Endocarditis is defined as damage to the endocardium associated with thrombus formation. The endothelial lining of the heart covers all the internal structure of the heart including valvular surfaces. Endocarditis can be infective if colonised by bacteria or fungi or non-infective as in the case of Non Bacterial Thrombotic Endocarditis (NBTE).
Infective endocarditis
Infective endocarditis has a relatively low prevalence in developed countries, with incidence between 2 and 6 cases per 100,000 population per year. This incidence rises 30 to 200 fold in populations of intravenous drug users. Left untreated, it is a devastating disease that can prove fatal within a matter of weeks. Early detection and treatment is therefore paramount to improve clinical outcome.
Antibiotics
Availability and use of effective antibiotics has altered both the patient profile and disease progress. The usual patient now presents in the 6th decade of life, compared to the pre-antibiotic era when the typical patient was in their 30s. Moreover, use of antibiotics have altered the progress of the disease, and previous classifications of endocarditis into acute, sub-acute and chronic are no longer in widespread use.
Vegetation on valves
Vegetation on valves does not always represent an infective process.

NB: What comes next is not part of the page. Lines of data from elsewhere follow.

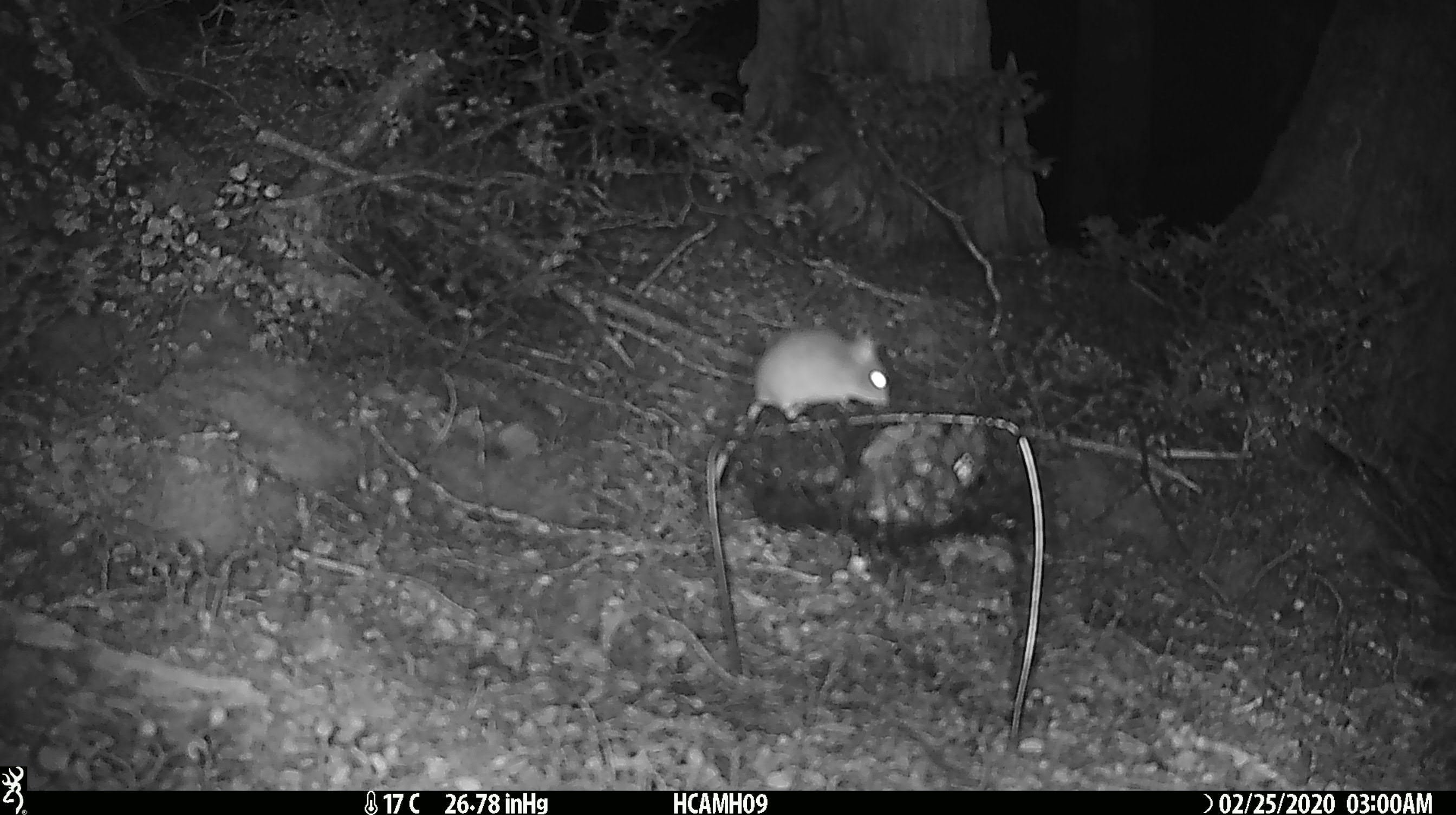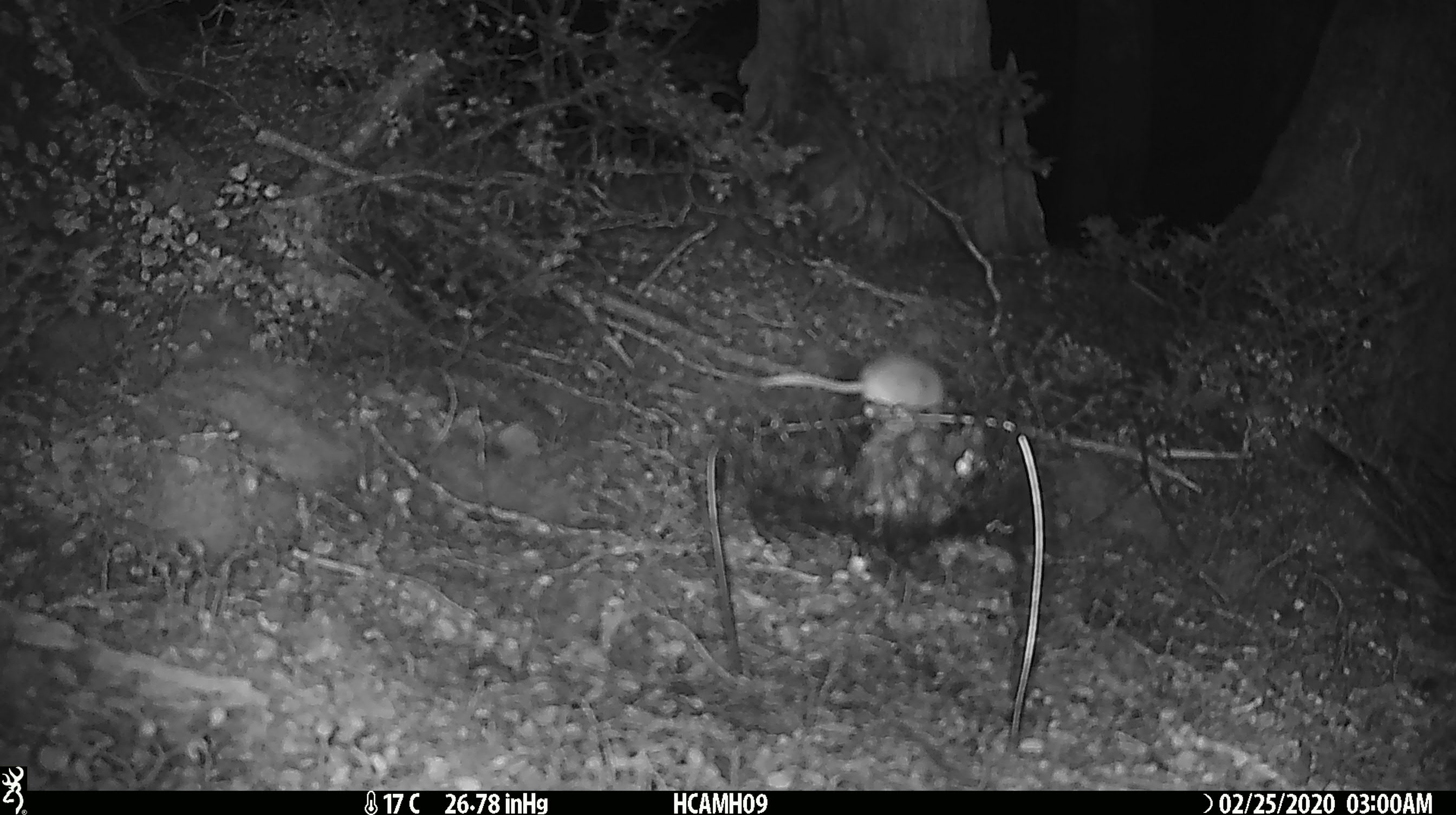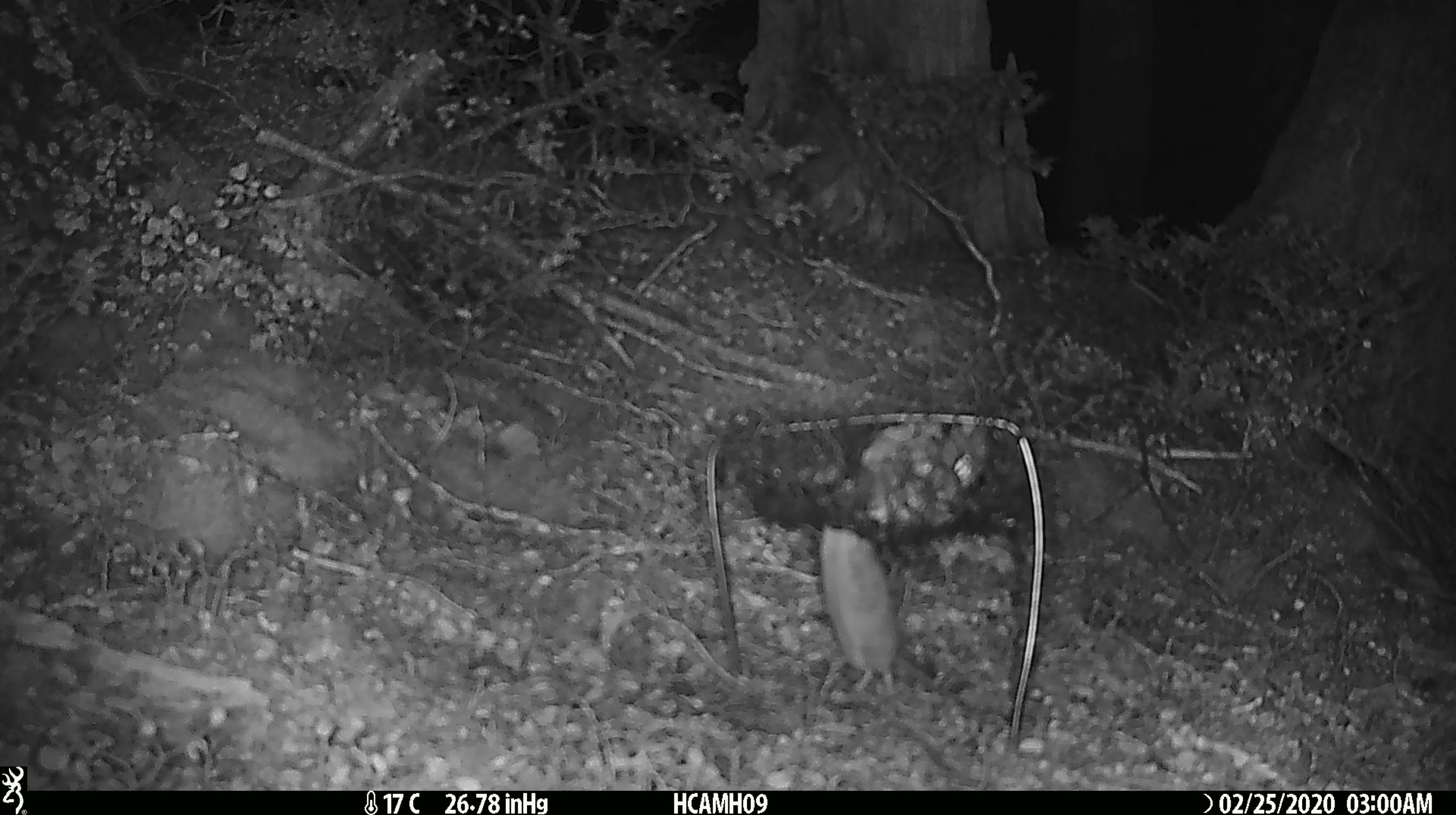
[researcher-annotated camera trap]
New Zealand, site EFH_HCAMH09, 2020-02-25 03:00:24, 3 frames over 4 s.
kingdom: Animalia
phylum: Chordata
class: Mammalia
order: Rodentia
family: Muridae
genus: Mus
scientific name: Mus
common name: mouse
Mouse (Mus).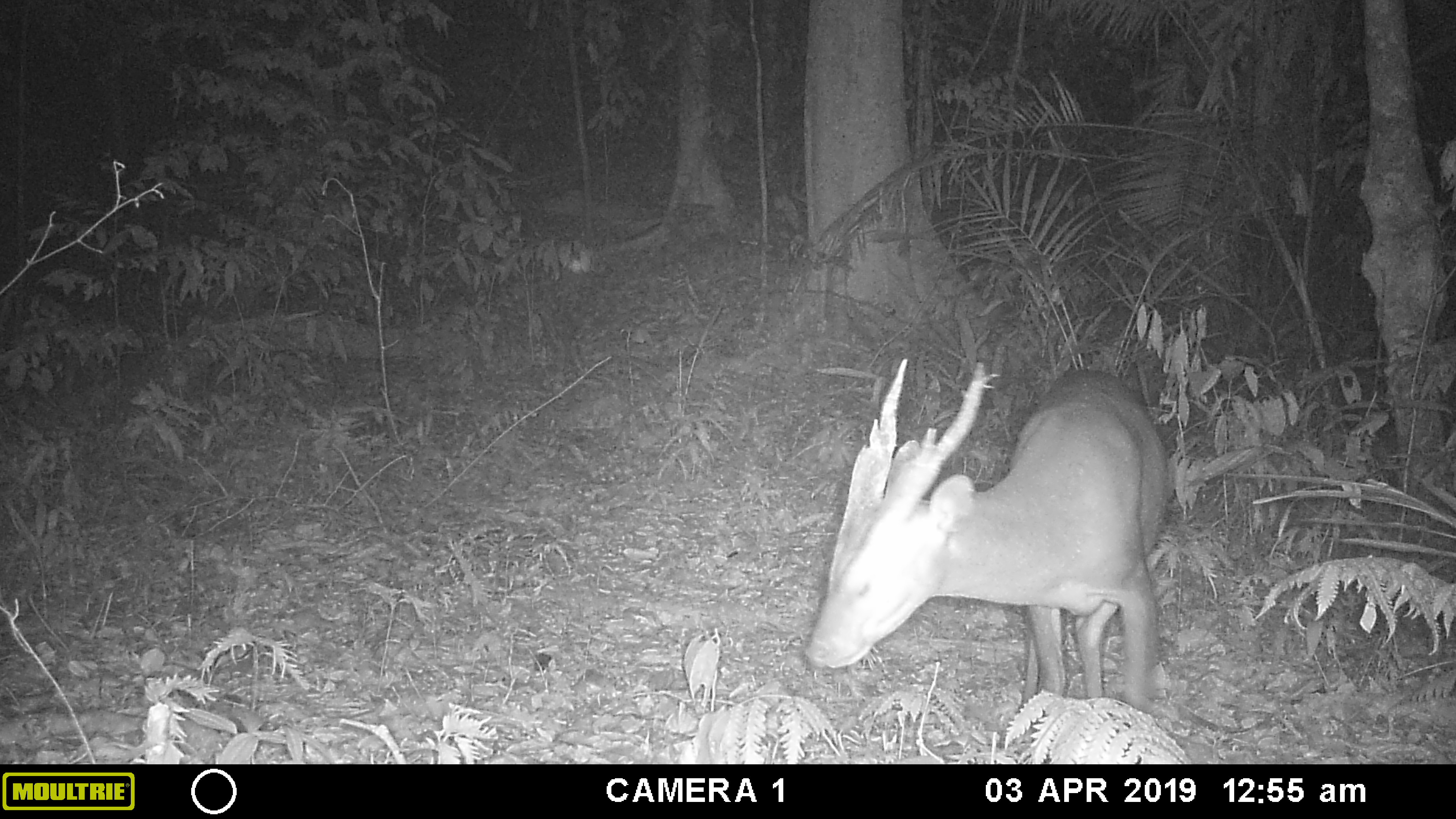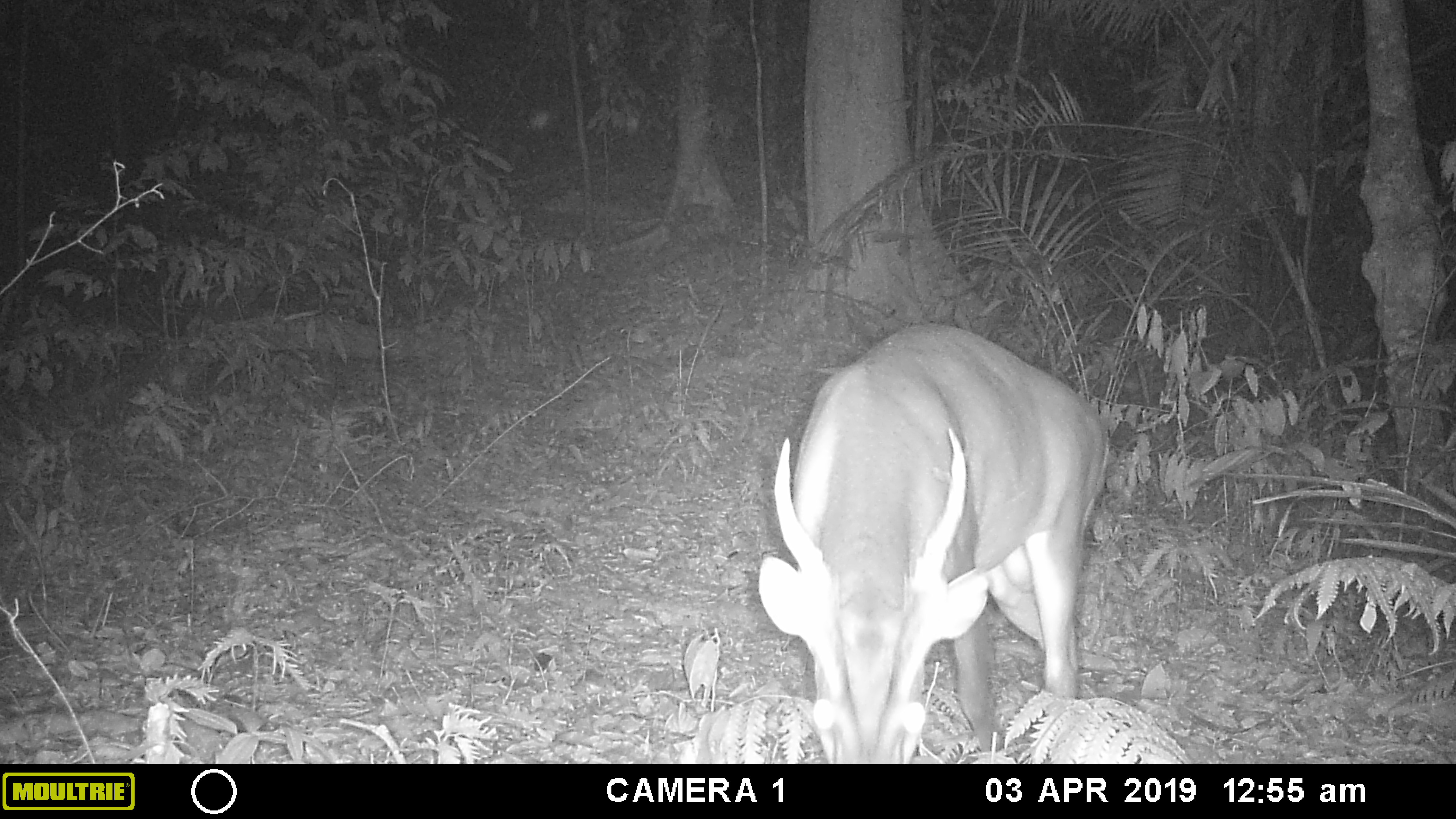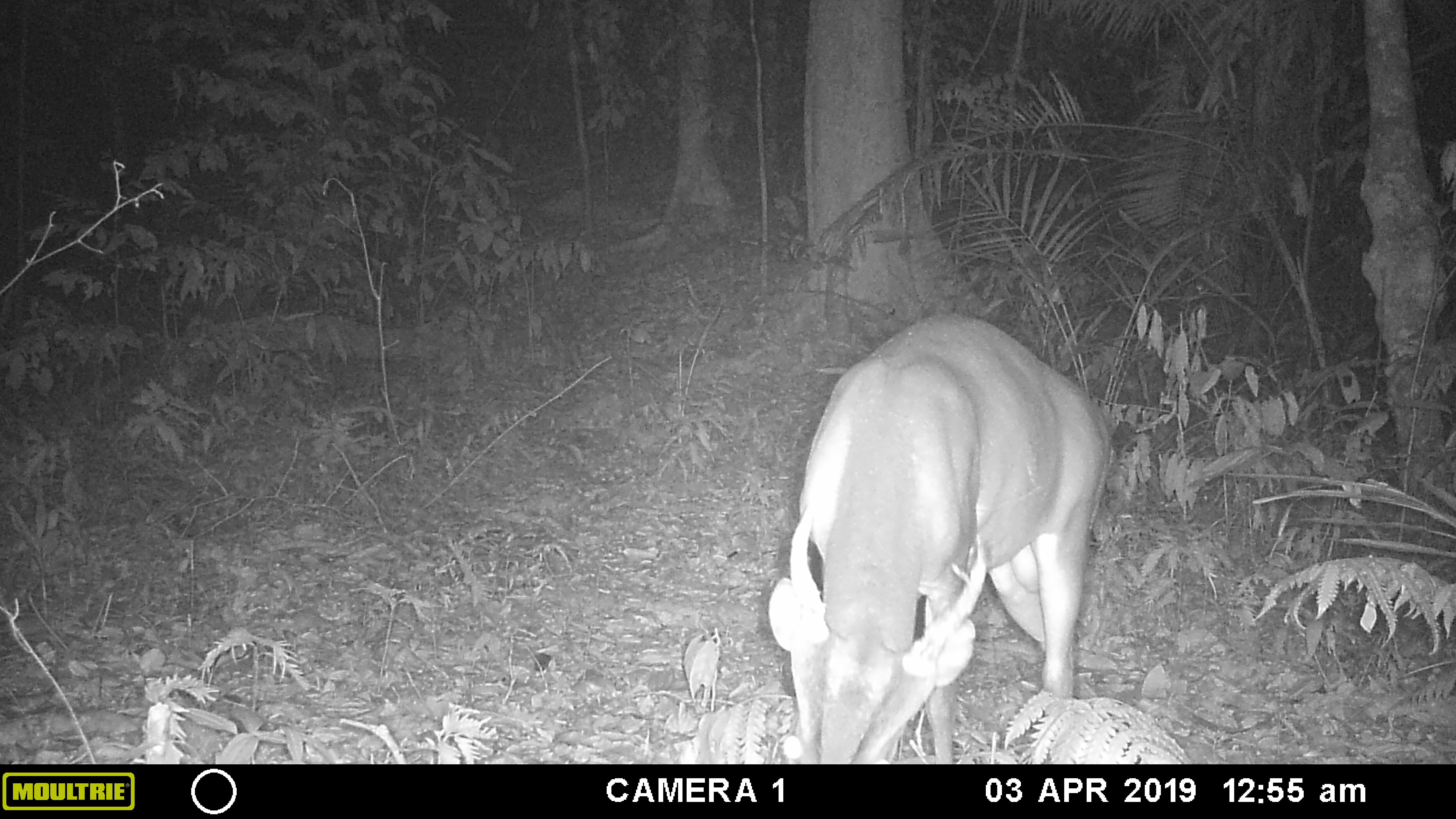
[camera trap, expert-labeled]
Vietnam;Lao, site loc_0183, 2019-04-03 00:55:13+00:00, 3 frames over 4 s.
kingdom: Animalia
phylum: Chordata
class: Mammalia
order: Artiodactyla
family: Cervidae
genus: Muntiacus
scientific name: Muntiacus vuquangensis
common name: large-antlered muntjac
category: large antlered muntjac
Large antlered muntjac (large-antlered muntjac) (Muntiacus vuquangensis). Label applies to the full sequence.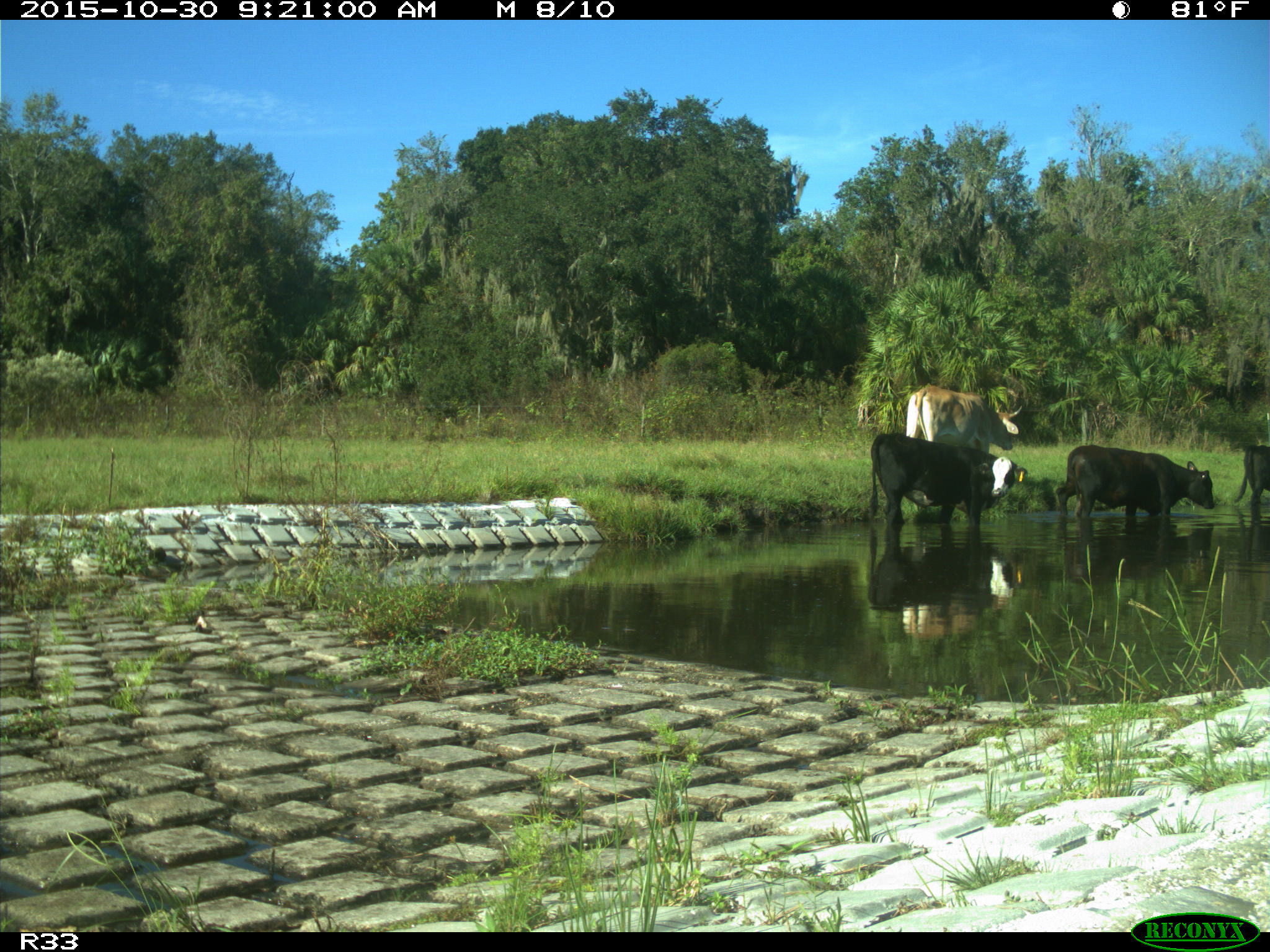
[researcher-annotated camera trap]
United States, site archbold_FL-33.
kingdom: Animalia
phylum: Chordata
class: Mammalia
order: Artiodactyla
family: Bovidae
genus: Bos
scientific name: Bos taurus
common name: domestic cow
Bos taurus (domestic cow).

Loefflers endocarditis is a part of the hypereosinophilic syndrome, and responds well to treatment with steroids, hydroxyurea and anticoagulation. Non Bacterial Thrombotic Endocarditis (NBTE) is associated with endocardial damage due to trauma, or with hypercoagulable states or malignancies. Though it is usually sterile, it can be a site for subsequent infection.
Even though the emergency physician may not be involved in the long-term management of endocarditis, they do play a crucial role in diagnosis and initial management of endocarditis and its complications.